#### Exercise description:
Write out the lines of the material below exactly, beginning at the line with "Zmena stanice v rámci tej istej" and stopping after the line with "The Eleventh Plague", and leave out the pictures.

#### Entries provided:
______________________________
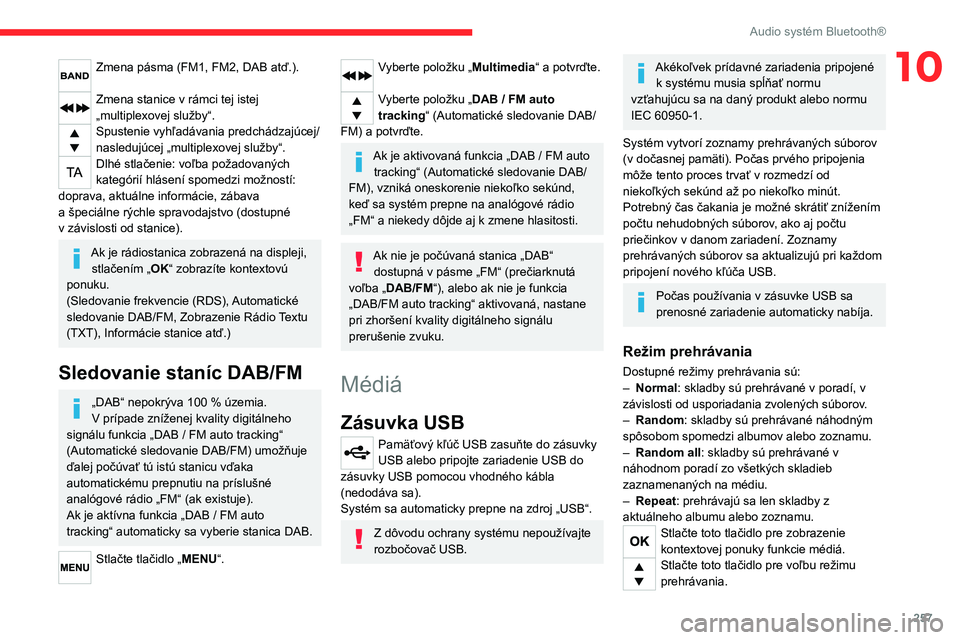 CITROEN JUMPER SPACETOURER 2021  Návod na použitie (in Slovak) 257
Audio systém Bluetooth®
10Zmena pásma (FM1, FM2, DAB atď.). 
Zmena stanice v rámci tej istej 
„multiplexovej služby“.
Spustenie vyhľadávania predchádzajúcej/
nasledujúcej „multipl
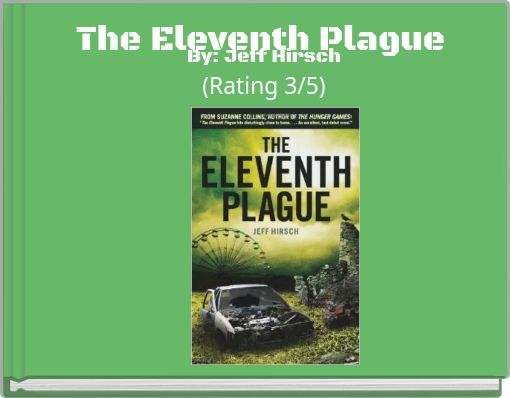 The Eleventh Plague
______________________________
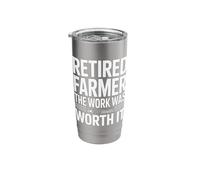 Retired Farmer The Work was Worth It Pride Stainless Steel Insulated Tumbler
______________________________
#### Response:
Zmena stanice v rámci tej istej 
„multiplexovej služby“.
Spustenie vyhľadávania predchádzajúcej/
nasledujúcej „multipl
 The Eleventh Plague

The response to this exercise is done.